Neutron Yogyakarta

BNPB Soroti Keberadaan Pentas Kampung

BNPB Soroti Keberadaan Pentas Kampung

JOGJA – Keberadaan pentas kampung mendapat sorotan dari Balai Pelestarian Nilai Budaya (BPNB) DIJ. Berdasar catatan, mayoritas budayawan pun tinggal di perkampungan.

Kepala BPNB DIJ Dwi Ratna Nurhajarini mengatakan, pentas kampung merupakan kegiatan yang patut diapresiasi. Dia pun membenarkan, nyaris semua pelaku kebudayaan juga berada di kampung.

“Kekayaan (budaya, Red) kampung sangat besar,” ujarnya di sela kegiatan pentas budaya di pelataran Oemah Budaya Larasati, Dusun Semail, Kalurahan Bangunharjo, Kapanewon Sewon, Bantul, Sabtu malam (13/8).

Perintah 1
Salin kata demi kata bagian berita tentang pentas kampung yang dimulai dengan kata-kata "JOGJA – Keberadaan pentas" dan berakhir pada "tinggal di perkampungan.".
Perintah 2
Terjemahkan kalimat "Berdasar catatan, mayoritas budayawan pun tinggal di perkampungan." dari berita tentang pentas kampung ke dalam bahasa Inggris.
Perintah 3
Tuliskan lanjutan berita tentang pentas kampung, dimulai sesudah kalimat terakhir yang tercantum.

Data yang ditampilkan
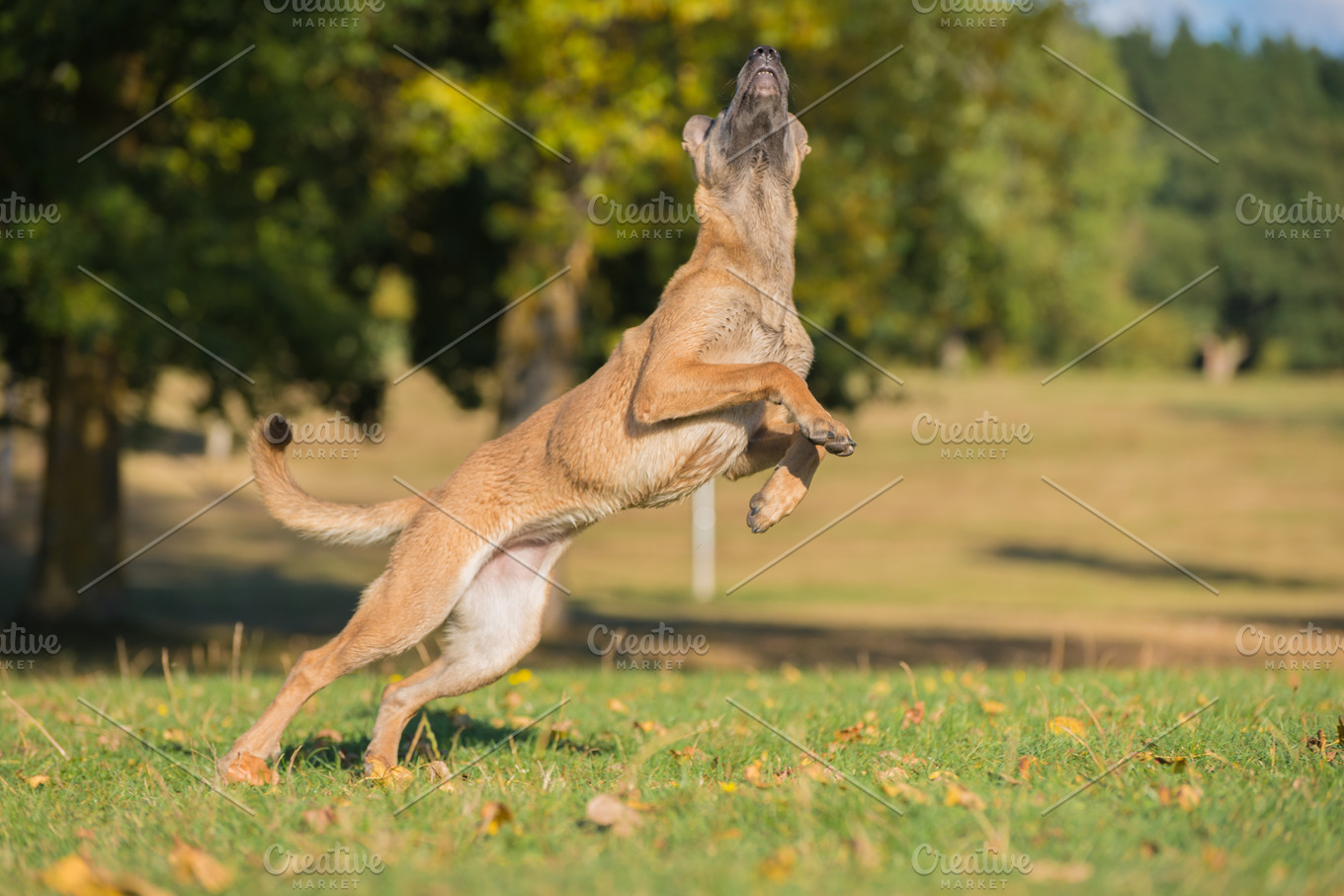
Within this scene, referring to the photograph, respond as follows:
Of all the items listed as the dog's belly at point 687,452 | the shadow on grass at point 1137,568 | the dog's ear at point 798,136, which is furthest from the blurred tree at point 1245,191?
the dog's belly at point 687,452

Jawaban 1
JOGJA – Keberadaan pentas kampung mendapat sorotan dari Balai Pelestarian Nilai Budaya (BPNB) DIJ. Berdasar catatan, mayoritas budayawan pun tinggal di perkampungan.

Jawaban 2
According to records, the majority of cultural figures also live in villages.

Jawaban 3
Ratna membeber, lembaganya memiliki pamong budaya, sehingga BPNB DIJ siap memfasilitasi pengembangan potensi budaya di perkampungan. Melalui pamong budaya itu, ia berharap masyarakat bisa memanfaatkannya sebagai pendamping dalam berkesenian. “Jika kekayaan ini diorganisasi dengan baik, jelas ini menjadi potensi yang luar biasa,” lontarnya.

Terpisah, pelaku budaya sekaligus pegiat seni srandul Basiran Basis Hargito justru merasa prihatin. Lantaran kesenian tradisional ini tidak setenar ketoprak, wayang uwong, atau jatilan. Mulai banyak orang tua yang melarang anaknya turut melestarikan Srandul.

Menurut Pak Bas, sapaan akrabnya, mulai menjamur orang-orang yang telah terpapar radikalisme. “Saya ini prihatin, ini ada kesenian yang sudah mendapat predikat di Kampung Bumen, Kalurahan Purbayan, Kemantren Kotagede, Kota Jogja. Kalau kita tidak meregenerasikan, akan punah,” sesal pria 78 tahun ini.

Keprihatinan lain terhadap ancaman kepunahan Srandul juga terletak pada masalah pendanaan. Basis menjelaskan, bagaimana uang sangat berpengaruh dalam pelestarian Srandul. Menurutnya, masyarakat saat ini tumbuh menjadi masyarakat yang materialistis. Padahal, itu justru mematikan kebudayaan.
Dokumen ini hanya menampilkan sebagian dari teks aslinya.